Aim of the exercise: In the records below, put the lines from the one containing "this 1280×853 image." up to and including the one containing "burned bundle on ground [586, 578, 803, 737]" into a JSON list of strings, with one string per line and blank lines omitted.
- - - -
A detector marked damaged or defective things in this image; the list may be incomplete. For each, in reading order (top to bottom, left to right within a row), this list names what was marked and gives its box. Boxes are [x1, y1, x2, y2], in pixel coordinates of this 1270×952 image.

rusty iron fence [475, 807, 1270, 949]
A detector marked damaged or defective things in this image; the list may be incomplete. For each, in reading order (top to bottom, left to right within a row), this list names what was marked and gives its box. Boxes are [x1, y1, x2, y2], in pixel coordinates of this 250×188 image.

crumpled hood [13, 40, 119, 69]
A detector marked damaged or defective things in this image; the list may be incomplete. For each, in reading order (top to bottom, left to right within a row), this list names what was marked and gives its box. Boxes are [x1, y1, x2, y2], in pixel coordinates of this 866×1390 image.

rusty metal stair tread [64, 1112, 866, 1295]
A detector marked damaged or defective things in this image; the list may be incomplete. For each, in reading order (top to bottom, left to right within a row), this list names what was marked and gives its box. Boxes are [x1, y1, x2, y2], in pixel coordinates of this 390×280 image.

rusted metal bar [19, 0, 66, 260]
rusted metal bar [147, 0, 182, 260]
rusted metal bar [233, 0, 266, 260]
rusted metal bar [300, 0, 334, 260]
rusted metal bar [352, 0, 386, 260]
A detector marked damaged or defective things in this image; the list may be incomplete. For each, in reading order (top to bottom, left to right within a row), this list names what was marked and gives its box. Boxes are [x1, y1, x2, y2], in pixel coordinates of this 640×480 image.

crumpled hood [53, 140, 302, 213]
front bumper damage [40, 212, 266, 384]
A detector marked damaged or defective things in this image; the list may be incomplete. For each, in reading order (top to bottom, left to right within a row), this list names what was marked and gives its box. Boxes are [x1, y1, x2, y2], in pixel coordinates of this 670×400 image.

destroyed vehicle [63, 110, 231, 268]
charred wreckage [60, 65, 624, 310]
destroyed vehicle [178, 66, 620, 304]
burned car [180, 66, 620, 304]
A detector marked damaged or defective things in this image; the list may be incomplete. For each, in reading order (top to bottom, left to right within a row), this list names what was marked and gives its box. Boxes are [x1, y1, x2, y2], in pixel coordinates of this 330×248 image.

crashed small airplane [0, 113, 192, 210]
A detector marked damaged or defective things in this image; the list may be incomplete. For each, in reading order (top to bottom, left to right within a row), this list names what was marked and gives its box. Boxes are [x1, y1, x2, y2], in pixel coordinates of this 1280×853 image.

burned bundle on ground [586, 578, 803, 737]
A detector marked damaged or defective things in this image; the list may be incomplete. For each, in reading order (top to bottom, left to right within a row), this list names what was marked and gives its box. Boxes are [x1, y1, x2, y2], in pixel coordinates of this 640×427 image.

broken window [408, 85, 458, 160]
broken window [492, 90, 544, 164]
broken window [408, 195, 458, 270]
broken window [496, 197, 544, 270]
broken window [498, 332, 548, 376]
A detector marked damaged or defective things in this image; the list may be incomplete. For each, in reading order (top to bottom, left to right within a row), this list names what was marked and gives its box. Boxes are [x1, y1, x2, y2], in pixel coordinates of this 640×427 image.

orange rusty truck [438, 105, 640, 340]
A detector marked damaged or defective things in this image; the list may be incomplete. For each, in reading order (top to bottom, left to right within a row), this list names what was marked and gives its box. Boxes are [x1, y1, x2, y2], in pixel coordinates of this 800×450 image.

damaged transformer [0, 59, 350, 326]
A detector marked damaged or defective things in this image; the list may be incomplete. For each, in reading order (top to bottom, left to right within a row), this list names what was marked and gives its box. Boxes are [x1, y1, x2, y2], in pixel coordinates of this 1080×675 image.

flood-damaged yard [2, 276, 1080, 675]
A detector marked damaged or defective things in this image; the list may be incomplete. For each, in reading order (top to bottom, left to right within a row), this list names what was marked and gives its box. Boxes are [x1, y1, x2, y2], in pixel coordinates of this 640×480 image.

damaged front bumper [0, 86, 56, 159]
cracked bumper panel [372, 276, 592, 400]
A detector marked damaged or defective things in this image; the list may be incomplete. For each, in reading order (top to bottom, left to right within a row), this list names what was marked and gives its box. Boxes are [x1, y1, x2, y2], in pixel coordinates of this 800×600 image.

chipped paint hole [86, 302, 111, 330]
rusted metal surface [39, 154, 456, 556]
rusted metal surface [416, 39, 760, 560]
- - - -
The result:
[
  "A detector marked damaged or defective things in this image; the list may be incomplete. For each, in reading order (top to bottom, left to right within a row), this list names what was marked and gives its box. Boxes are [x1, y1, x2, y2], in pixel coordinates of this 1280×853 image.",
  "burned bundle on ground [586, 578, 803, 737]"
]